• _SHORT PROBLEM_: Carry over the listing lines between the line holding "How far does" and the line holding "2.09 meters", inclusive, with the requests kept as they are. Add -21 to every distance figure in the answers.
****************************************
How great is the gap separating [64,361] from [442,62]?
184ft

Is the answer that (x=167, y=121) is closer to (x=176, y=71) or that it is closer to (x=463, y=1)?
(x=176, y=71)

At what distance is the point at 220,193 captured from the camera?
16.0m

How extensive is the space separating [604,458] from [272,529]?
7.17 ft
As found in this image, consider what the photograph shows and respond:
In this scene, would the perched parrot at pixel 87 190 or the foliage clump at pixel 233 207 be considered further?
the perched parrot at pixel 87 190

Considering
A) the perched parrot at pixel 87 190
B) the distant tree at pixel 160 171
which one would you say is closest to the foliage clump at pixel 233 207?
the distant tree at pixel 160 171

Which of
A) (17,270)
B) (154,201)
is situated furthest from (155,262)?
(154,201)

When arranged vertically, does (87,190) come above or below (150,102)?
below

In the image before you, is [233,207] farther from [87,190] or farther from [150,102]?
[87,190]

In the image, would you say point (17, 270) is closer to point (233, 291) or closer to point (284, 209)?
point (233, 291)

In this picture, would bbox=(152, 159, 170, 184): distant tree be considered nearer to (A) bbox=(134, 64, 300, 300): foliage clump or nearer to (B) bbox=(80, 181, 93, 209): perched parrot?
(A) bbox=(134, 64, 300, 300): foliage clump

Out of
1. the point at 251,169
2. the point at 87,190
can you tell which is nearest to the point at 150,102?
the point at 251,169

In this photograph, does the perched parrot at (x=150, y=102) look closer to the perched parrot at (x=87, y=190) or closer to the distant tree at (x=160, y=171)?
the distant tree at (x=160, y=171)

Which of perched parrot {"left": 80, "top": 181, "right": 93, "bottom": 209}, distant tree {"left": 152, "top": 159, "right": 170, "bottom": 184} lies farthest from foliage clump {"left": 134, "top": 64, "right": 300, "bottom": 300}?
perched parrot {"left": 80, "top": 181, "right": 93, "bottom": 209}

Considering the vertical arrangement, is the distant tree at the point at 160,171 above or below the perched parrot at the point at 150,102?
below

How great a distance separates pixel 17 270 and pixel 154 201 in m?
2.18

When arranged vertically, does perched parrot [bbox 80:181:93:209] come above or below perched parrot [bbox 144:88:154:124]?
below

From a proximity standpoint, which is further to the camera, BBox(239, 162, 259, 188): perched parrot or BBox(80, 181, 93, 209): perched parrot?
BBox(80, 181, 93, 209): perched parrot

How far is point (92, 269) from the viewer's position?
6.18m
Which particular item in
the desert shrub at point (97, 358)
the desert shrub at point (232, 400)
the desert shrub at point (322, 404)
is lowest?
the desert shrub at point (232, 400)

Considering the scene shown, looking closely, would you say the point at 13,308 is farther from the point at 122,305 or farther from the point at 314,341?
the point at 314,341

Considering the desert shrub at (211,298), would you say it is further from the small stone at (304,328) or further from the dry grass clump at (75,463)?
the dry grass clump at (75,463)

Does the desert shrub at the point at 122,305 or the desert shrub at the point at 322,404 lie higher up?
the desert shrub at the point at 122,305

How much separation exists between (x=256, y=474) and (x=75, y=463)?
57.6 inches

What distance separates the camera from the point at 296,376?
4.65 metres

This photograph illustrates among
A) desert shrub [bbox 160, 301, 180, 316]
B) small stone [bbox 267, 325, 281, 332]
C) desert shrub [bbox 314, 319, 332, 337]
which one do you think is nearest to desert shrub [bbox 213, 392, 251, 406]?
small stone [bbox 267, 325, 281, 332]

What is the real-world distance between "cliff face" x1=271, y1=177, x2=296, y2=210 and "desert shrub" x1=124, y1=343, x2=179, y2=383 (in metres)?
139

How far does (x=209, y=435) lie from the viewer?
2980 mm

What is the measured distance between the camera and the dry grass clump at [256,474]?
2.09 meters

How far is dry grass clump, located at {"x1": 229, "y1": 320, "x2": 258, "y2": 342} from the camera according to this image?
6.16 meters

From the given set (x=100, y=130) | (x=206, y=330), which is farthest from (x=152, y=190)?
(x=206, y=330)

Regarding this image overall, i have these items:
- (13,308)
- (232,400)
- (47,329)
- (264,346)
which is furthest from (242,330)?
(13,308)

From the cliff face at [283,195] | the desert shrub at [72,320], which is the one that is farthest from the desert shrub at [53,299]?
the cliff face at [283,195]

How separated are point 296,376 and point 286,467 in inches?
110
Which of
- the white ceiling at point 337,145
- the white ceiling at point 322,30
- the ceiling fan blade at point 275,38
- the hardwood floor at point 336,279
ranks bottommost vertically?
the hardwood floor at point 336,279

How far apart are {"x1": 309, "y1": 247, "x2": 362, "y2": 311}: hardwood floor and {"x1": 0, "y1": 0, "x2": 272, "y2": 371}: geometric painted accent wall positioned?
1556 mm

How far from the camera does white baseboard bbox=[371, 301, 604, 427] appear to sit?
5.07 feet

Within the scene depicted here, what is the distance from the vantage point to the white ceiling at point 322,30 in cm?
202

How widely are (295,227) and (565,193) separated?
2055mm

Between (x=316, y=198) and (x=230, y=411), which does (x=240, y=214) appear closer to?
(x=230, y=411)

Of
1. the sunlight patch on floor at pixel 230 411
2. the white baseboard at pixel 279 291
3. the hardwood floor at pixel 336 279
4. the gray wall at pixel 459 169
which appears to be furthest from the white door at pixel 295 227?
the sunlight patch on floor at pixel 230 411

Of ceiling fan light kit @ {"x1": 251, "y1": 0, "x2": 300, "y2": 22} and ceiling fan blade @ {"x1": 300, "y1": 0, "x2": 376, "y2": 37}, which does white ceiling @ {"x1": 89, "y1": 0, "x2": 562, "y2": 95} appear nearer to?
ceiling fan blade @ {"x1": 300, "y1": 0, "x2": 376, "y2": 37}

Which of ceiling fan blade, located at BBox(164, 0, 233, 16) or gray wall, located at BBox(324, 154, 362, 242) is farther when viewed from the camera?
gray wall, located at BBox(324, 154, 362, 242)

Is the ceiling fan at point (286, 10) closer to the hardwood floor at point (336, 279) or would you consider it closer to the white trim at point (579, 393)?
****************************************
• _SOLUTION FOR THIS TASK_:
How far does (x=209, y=435) lie from the viewer?
2959 mm

What is the measured distance between the camera and the dry grass clump at [256,474]?
-18.91 meters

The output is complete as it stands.